▶ Set task
Return all of the entries exactly, with nothing added or left out.

[Recorded data]
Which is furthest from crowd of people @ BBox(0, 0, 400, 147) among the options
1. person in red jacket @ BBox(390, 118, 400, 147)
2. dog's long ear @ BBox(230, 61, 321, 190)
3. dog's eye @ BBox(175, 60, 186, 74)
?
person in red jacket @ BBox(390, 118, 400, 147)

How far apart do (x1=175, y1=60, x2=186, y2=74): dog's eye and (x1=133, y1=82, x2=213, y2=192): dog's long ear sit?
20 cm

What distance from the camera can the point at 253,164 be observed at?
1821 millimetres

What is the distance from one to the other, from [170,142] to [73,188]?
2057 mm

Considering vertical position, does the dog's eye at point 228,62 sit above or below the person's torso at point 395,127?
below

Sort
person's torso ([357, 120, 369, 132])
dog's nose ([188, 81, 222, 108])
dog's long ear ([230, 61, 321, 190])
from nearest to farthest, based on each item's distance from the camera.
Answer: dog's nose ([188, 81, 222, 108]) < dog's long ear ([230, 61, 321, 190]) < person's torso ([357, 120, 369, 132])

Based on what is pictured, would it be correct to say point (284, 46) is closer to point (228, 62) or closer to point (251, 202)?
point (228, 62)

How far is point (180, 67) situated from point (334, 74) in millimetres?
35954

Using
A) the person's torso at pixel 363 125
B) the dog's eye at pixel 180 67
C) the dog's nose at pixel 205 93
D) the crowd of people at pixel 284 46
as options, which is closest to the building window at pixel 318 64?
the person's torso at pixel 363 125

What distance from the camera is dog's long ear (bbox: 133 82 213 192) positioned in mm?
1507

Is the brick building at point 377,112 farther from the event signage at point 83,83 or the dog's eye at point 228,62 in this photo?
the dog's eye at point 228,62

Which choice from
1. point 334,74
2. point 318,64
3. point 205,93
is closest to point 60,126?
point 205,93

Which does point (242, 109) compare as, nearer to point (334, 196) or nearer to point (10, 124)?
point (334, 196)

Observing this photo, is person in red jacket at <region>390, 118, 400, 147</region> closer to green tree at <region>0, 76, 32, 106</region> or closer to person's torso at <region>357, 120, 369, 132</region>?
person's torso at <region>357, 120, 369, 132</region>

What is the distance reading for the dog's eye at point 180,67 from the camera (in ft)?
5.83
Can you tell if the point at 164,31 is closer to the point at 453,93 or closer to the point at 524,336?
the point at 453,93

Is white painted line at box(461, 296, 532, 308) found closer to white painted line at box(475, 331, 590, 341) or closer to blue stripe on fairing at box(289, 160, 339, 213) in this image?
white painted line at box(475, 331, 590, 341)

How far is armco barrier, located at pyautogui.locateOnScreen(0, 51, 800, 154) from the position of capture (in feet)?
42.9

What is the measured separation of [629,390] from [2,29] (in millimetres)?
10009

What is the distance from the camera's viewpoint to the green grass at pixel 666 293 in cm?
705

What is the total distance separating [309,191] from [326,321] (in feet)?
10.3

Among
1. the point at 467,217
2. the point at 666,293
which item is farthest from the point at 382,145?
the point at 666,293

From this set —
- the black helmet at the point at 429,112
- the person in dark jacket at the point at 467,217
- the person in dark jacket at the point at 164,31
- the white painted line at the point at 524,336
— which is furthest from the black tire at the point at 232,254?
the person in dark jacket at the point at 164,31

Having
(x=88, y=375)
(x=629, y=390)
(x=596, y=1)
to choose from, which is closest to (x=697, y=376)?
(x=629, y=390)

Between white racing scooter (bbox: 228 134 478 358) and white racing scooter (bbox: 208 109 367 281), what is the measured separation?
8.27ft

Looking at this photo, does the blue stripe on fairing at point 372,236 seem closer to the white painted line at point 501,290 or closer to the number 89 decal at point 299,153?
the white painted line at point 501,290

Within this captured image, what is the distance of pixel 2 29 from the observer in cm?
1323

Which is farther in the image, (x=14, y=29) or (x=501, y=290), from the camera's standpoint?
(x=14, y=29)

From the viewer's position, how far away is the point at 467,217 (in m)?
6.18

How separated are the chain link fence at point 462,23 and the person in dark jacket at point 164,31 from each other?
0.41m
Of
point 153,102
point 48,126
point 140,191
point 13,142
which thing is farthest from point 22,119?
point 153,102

▶ Full answer
Which is furthest from crowd of people @ BBox(0, 0, 400, 147) among the options
1. person in red jacket @ BBox(390, 118, 400, 147)
2. dog's long ear @ BBox(230, 61, 321, 190)
3. dog's eye @ BBox(175, 60, 186, 74)
?
person in red jacket @ BBox(390, 118, 400, 147)

How far apart do (x1=175, y1=60, x2=186, y2=74): dog's eye and (x1=133, y1=82, x2=213, y2=192): dog's long ear sit?
20 cm

What distance from the camera can the point at 253,164 be observed at?
1821 millimetres

What is the distance from one to the other, from [170,142] to [73,188]?
2057 mm

Considering vertical position, does the dog's eye at point 228,62 sit above or below the person's torso at point 395,127?
below

Sort
person's torso ([357, 120, 369, 132])
dog's nose ([188, 81, 222, 108])
dog's long ear ([230, 61, 321, 190])
from nearest to farthest, based on each item's distance from the camera.
Answer: dog's nose ([188, 81, 222, 108]) < dog's long ear ([230, 61, 321, 190]) < person's torso ([357, 120, 369, 132])

Based on what is pictured, would it be correct to say point (284, 46) is closer to point (228, 62) or closer to point (251, 202)?
point (228, 62)

How far is point (180, 67) situated from point (334, 74) in millimetres?
35954

Using
A) the person's torso at pixel 363 125
B) the dog's eye at pixel 180 67
C) the dog's nose at pixel 205 93
D) the crowd of people at pixel 284 46
as options, which is closest to the building window at pixel 318 64?
the person's torso at pixel 363 125

What distance from the camera is dog's long ear (bbox: 133 82 213 192) positioned in mm?
1507

Is the brick building at point 377,112 farther from the event signage at point 83,83 or the dog's eye at point 228,62 in this photo?
the dog's eye at point 228,62

Which choice from
1. point 334,74
2. point 318,64
3. point 205,93
is closest to point 60,126?
point 205,93

Which does point (242, 109) compare as, nearer to point (334, 196) or nearer to point (10, 124)?
point (334, 196)

Observing this photo, is person in red jacket at <region>390, 118, 400, 147</region> closer to green tree at <region>0, 76, 32, 106</region> or closer to person's torso at <region>357, 120, 369, 132</region>?
person's torso at <region>357, 120, 369, 132</region>

What is the distance reading for the dog's eye at point 180,67 from the camera (in ft)?
5.83
Can you tell if the point at 164,31 is closer to the point at 453,93 or closer to the point at 524,336?
the point at 453,93

Is white painted line at box(461, 296, 532, 308) found closer to white painted line at box(475, 331, 590, 341) or closer to blue stripe on fairing at box(289, 160, 339, 213) in this image?
white painted line at box(475, 331, 590, 341)

How far is armco barrier, located at pyautogui.locateOnScreen(0, 51, 800, 154) from the position of capture (in feet)?
42.9

What is the measured separation of [629,390] from [2,29] (in millimetres)?
10009

What is the distance from the camera's viewpoint to the green grass at pixel 666 293 in cm?
705

What is the total distance separating [309,191] from [326,321] (in feet)?
10.3

Among
1. the point at 467,217
2. the point at 666,293
which item is farthest from the point at 382,145?
the point at 666,293

From this set —
- the black helmet at the point at 429,112
- the person in dark jacket at the point at 467,217
- the person in dark jacket at the point at 164,31
- the white painted line at the point at 524,336
— which is furthest from the black tire at the point at 232,254?
the person in dark jacket at the point at 164,31

Having
(x=88, y=375)
(x=629, y=390)
(x=596, y=1)
to choose from, which is closest to (x=697, y=376)?
(x=629, y=390)

Between white racing scooter (bbox: 228 134 478 358) and white racing scooter (bbox: 208 109 367 281), what is the measured separation?
8.27ft

Looking at this photo, does the blue stripe on fairing at point 372,236 seem closer to the white painted line at point 501,290 or closer to the number 89 decal at point 299,153?
the white painted line at point 501,290

Within this captured image, what is the distance of pixel 2 29 from the observer in cm?
1323

Which is farther in the image, (x=14, y=29) or (x=501, y=290), from the camera's standpoint?
(x=14, y=29)

From the viewer's position, how far away is the point at 467,217 (in m)?
6.18

How separated are the chain link fence at point 462,23 and the person in dark jacket at point 164,31 from each other?
0.41m
Of
point 153,102
point 48,126
point 140,191
point 13,142
which thing is farthest from point 22,119?
point 153,102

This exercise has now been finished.